Research on the risk spillovers between Shanghai, Shenzhen and Hong Kong stock markets—Based on the time varying ΔCoVaR model
LIN Juan1,2,3, ZHAO Hailong1
1. Department of Finance, School of Economics, Xiamen University, Xiamen 361005, China; 2. Key Laboratory of Econometrics(Xiamen University), Ministry of Education, Xiamen 361005, China; 3. Wang Yanan Institute for Studies in Economics, Xiamen University, Xiamen 361005, China
Abstract:This paper uses the ΔCoVaR approach to estimate the tail risk spillover effects between Shanghai/Shenzhen and Hong Kong stock markets from November 2006 to December 2018. The results show that:1) There exist the significantly positive spillover effects between Shanghai/Shenzhen and Hong Kong stock markets in both directions; 2) The spillover effects from Hong Kong to Shanghai/Shenzhen stock market are stronger than those from Shanghai/Shenzhen to Hong Kong stock market; 3) There exist more fluctuations in the spillover effects between Shenzhen and Hong Kong stock markets than those in the spillover effects between Shanghai and Hong Kong stock markets; 4) After the launch of the ‘Shanghai-Hong Kong Stock Connect’ and ‘Shenzhen-Hong Kong Stock Connect’, the spillover effects between Hong Kong and Shanghai/Shenzhen stock markets do not appear to change significantly.
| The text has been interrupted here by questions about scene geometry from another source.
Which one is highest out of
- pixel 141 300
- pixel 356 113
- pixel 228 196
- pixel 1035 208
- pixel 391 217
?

林娟, 赵海龙. 沪深股市和香港股市的风险溢出效应研究——基于时变ΔCoVaR模型的分析[J]. 系统工程理论与实践, 2020, 40(6): 1533-1544.
LIN Juan, ZHAO Hailong. Research on the risk spillovers between Shanghai, Shenzhen and Hong Kong stock markets—Based on the time varying ΔCoVaR model. Systems Engineering - Theory & Practice, 2020, 40(6): 1533-1544.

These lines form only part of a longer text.